Doctors and nurses return from Haiti
Published Thursday, February 4, 2010 1:15PM EST
A group of Quebec health professionals was welcomed back from Haiti Thursday after spending the last two weeks working almost round the clock to help victims of the Jan. 12 earthquake.
The 22 doctors and nurses returned to Montreal around 3 a.m. Thursday, energized by what they were able to contribute to the country where 200,000 people died.
The volunteers were sent to the Caribbean island nation by the Center for International Studies and Cooperation (CECI), which organizes humanitarian projects around the world.
Daunting taskWhen the health professionals first arrived in Port-au-Prince, they were skeptical about whether they could have an impact given the lack of infrastructure and overwhelming humanitarian needs of those who survived.
Emotions were high, supplies were scarce and it was difficult at first to see how they would fit in and help victims.
"You had to do all sort of things," said Dr. Coralie Gervais. "You had to coordinate, you had to clean, you had to make beds with boxes, you have to cook."
There were shortages of blood, no anesthetic with which to perform amputations.
It all added up to an enormous task, according to Dr.

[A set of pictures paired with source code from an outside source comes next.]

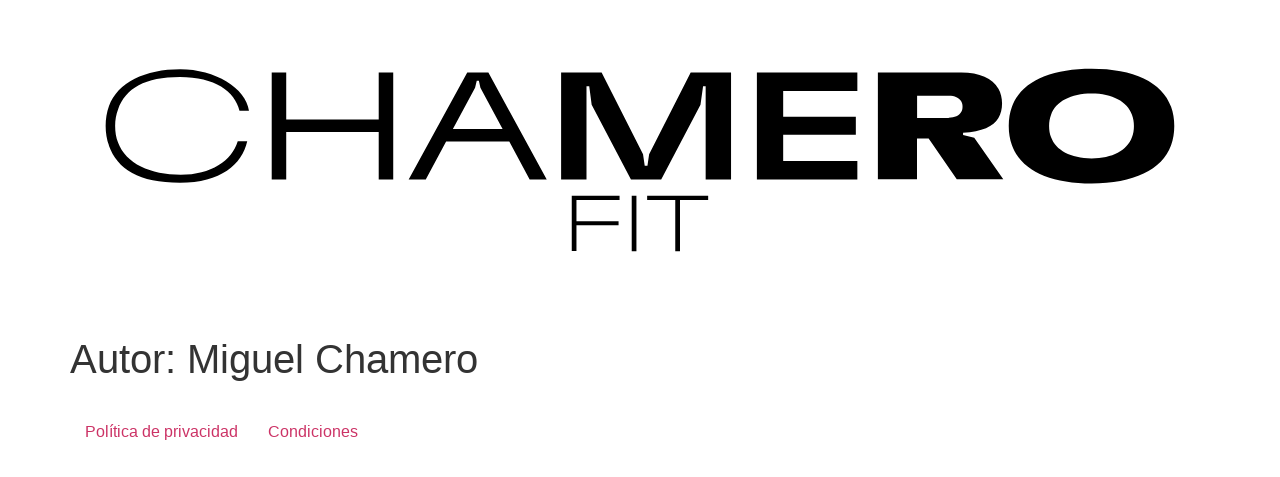

--- FILE ---
content_type: image/svg+xml
request_url: https://chamerofit.com/wp-content/uploads/2023/05/Logo-negro.svg
body_size: 805
content:
<svg xmlns="http://www.w3.org/2000/svg" id="Capa_1" viewBox="0 0 1500 379.3"><g><path d="M51.3,170.8c-3-8.1-4.4-16.7-4.4-25.8s1.4-17.9,4.4-26.2c11.3-31.4,47.7-48.7,93.7-48.7s86.5,24.8,90.5,54.7h-12.5c-6-25.3-32.4-44.3-78.3-44.3s-71.6,14.9-81.5,42.7c-2.4,6.4-3.8,13.9-3.8,21.7s1.2,15.3,3.8,21.9c10.2,28,42.8,42.4,82.5,42.4s67.4-18.5,75-44.2h12.5c-7,30.6-34.6,54.7-88.5,54.7s-82.3-17.7-93.6-49.1h0Z"></path><path d="M406.2,152.9h-121.7v62.6h-19.1V74.6h19.1v61.8h121.7v-61.8h19.1v140.8h-19.1v-62.6Z"></path><path d="M522.7,74.6h27.8l76.8,140.8h-22.5l-26.8-49.9h-83.1l-26.8,49.9h-22.5l77.1-140.8h0ZM569.2,149l-29.2-54.5-2-9.1h-2.8l-2.2,9.1-29.2,54.5h65.4Z"></path><path d="M646.2,74.6h53.3l54.5,107.8,2.2,14.9h3.6l2.2-14.9,54.7-107.8h53.1v140.8h-33.4v-122.7h-3.4l-3.4,24.3-51.7,98.4h-39.8l-51.7-98.4-3.2-24.3h-3.6v122.7h-33.4V74.6h0Z"></path><path d="M903.8,74.6h132.2v24.3h-97.6v33.8h95.6v23.9h-95.6v34.4h97.6v24.4h-132.2V74.6h0Z"></path><path d="M1063.1,74.6h109.6c24.3,0,41,7.8,48.9,21.3,3.2,5.6,4.8,12.1,4.8,19.5s-1.6,13.5-4.8,19.1c-6.4,11.1-21.5,18.1-46.5,19.5v3l14.7,3.6,38.2,54.7h-61.2l-37-53.9h-15.3v53.9h-51.5V74.6h0ZM1156.3,134.1c7.8,0,13.5-2.4,16.3-7.4,1.2-2,1.8-4.4,1.8-7.2s-.6-5-1.8-7c-2.8-4.8-8.4-7.4-16.3-7.4h-41.7v29.2h41.7Z"></path><path d="M1239.4,170.4c-2.8-7.6-4.2-16.1-4.2-25.4s1.4-17.7,4.2-25.3c11.7-32.8,49.7-50.3,104.8-50.3s92.9,17.5,104.6,50.3c2.8,7.6,4.2,16.1,4.2,25.3s-1.4,17.7-4.2,25.4c-11.9,32.6-49.5,50.3-104.6,50.3s-92.9-17.5-104.8-50.3ZM1290.9,159.9c6.2,17.1,25.8,27.8,53.3,27.8s46.7-10.5,53.1-27.8c1.8-4.6,2.6-9.4,2.6-14.9s-.8-10.3-2.6-14.9c-6.2-17.1-25.8-27.8-53.1-27.8s-47.1,10.7-53.3,27.8c-1.8,4.6-2.6,9.4-2.6,14.9s.8,10.3,2.6,14.9Z"></path></g><g><path d="M660.2,236.9h62.9v5.5h-56.7v28.1h55.4v5.4h-55.4v34h-6.2v-73.1h0Z"></path><path d="M739.1,236.9h6.2v73.1h-6.2v-73.1h0Z"></path><path d="M796.5,242.4h-37.1v-5.5h80.3v5.5h-37.1v67.6h-6.2v-67.6h0Z"></path></g></svg>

Yanouchka Labrousse.
"The biggest challenge I would say was blood, because it was like enormous surgeries with blood losses and no way to replace them."
The team soon found a niche making arrangements for necessary supplies.
"I think one of our strengths as Canadians, I don't know if I can say that, but we're more humble!" proclaimed Dr. Labrousse. "We have perhaps lower egos and really want to work efficiently.
"We're used to it in our system and it really showed."
But amid the chaos and death were incredible stories of survival and perseverance.
Dr. Labrousse, a family physician from the south shore, says the visit to Haiti has infused her with pride.
"I was overwhelmed by the strength of these people," the Haitian-Canadian told CTV's Cindy Sherwin following a news conference at CECI headquarters in east-end Montreal.
"This was the dominant emotion, it was to help them overcome things and to get back to life with a little bit of care."
Experience working in a bilingual environment also helped, and the team was crucial in co-ordinating medical teams from France and the U.S., as well as the needs of patients.
The 22-member team has been replaced in Haiti by another group of 16 Quebecers that includes doctors, nurses, social workers and psychologists.
Luck Mervil, a Haitian-Canadian who works with CECI, says Haitians will need mental-health professionals to help them deal with the psychological scars of what they have seen and experienced.
"Today you're walking on your legs, the next day there's an earthquake and you lost both of them. How do you deal with that?," said Mervil.